The Farm's principles were based on Zen teachings, teachings of Jesus, Buddha, Mohammed, Hermes, and every wise person who uttered the true lessons of life and living down through the ages. We didn't have a charter or a written code of rules. We had what we called Agreements that we discovered through comparing what had been observed and agreed on by all the world's major religions as being the real guidelines for humans living together. Boiled down, they amounted to the Golden Rule. It was amazing to us how far human systems of government had strayed from this simple rule and how thoroughly compromised politics as usual had become.
You have been searching for a new American Dream since everything got unstuck during Vietnam. This is a good time for upbeat parting thoughts. What kind of new American Dream do you envision?
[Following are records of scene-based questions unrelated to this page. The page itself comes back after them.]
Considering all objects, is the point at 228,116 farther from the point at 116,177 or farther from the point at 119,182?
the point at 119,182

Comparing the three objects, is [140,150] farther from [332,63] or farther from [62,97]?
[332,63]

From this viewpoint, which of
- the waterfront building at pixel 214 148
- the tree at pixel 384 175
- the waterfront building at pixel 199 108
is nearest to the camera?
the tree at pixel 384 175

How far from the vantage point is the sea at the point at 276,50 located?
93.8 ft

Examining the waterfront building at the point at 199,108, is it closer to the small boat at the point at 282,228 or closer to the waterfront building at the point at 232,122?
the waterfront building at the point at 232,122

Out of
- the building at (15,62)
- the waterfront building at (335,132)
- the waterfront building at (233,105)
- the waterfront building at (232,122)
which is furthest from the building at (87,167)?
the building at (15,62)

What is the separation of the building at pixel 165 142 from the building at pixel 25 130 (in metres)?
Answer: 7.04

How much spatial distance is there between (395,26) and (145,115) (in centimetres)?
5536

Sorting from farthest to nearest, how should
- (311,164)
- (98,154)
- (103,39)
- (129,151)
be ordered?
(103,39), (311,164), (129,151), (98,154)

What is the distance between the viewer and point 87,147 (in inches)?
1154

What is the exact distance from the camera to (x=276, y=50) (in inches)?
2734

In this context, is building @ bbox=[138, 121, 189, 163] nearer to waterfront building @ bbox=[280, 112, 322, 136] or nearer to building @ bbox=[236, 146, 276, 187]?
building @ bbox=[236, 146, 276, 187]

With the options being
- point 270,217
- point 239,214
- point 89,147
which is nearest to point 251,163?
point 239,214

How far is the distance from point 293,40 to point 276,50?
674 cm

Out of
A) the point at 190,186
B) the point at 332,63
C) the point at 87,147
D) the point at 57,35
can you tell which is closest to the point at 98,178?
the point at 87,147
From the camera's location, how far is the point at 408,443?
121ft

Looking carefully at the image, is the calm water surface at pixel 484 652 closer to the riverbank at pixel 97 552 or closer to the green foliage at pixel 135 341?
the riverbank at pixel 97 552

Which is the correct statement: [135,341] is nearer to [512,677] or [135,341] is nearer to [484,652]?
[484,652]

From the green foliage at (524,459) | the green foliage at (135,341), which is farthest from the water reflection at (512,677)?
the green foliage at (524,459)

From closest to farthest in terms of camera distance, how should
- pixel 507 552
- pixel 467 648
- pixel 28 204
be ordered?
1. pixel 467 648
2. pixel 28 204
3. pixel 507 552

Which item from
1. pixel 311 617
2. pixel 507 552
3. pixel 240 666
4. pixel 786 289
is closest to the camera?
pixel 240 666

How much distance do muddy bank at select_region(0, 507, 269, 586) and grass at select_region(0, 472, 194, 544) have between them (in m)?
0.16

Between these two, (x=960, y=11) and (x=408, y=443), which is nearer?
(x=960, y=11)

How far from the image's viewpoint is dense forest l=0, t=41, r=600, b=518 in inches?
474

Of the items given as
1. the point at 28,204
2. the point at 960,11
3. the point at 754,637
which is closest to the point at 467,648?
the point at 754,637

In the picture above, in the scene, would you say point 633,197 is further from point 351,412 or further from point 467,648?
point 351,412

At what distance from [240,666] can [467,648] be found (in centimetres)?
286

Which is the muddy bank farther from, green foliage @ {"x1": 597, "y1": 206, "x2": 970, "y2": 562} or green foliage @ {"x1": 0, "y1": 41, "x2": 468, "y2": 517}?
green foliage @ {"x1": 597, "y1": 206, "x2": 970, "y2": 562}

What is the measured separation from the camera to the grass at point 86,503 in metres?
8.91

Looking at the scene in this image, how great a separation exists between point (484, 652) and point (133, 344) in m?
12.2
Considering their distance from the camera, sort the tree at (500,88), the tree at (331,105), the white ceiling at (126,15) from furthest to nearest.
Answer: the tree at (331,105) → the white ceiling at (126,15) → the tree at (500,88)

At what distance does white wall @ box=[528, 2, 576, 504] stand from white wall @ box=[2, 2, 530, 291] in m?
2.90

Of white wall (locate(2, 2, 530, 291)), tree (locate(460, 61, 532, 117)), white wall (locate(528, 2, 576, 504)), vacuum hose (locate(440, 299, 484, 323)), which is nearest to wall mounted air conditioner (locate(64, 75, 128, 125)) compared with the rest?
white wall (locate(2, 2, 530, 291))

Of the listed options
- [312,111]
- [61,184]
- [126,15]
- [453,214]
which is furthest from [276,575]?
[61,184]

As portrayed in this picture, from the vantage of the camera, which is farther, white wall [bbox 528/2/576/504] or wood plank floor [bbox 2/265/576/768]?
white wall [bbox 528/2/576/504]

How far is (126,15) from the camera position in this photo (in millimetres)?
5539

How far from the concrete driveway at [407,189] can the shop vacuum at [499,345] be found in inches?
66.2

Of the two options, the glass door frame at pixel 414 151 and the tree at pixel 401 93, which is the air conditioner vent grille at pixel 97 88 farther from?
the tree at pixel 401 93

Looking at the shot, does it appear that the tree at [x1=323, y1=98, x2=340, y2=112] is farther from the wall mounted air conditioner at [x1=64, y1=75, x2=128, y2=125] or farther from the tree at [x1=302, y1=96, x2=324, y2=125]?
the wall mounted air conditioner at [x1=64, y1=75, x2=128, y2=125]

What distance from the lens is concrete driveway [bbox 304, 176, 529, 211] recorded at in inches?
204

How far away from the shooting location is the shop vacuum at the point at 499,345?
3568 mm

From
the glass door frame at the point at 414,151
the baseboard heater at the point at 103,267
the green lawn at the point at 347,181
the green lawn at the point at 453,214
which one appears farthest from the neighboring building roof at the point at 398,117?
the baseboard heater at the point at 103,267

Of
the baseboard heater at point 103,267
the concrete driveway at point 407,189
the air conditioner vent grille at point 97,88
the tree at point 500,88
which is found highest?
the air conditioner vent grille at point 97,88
What kind of values do you think will (or should) be important to 21st century America? Do you even envision an America in the 21st century?
The American political machine is even further alienated from the public than it was in the Sixties. There is far more skepticism now than there was then. That's good. But there is now a cynicism in place that I think prevents even sincere and well-meaning politicians from making changes for the better. America has set standards now that it cannot possibly reach for standard of living for all of its people. There is and will increasingly be frustration from the shrinking middle class and from the growing lower class over the inability to improve one's lot in America. There is simply not enough affluence to go around and still the politicians promise that if some simple remedies are put in place, we will all be satisfied. That is bunk. Creativity in lifestyle is the best solution for many of us. We must learn to live with less, cooperate with each other on the grassroots level to a greater degree, communicate and build communities in the real world and in the electronically-networked world. We no longer have the Soviet Boogieman to blame for all our ills. But we must recognize that we are a part of a global system and that we must learn to live in ways that can best be shared with the rest of the world. Striving for the good life in America is a wasteful and destructive path.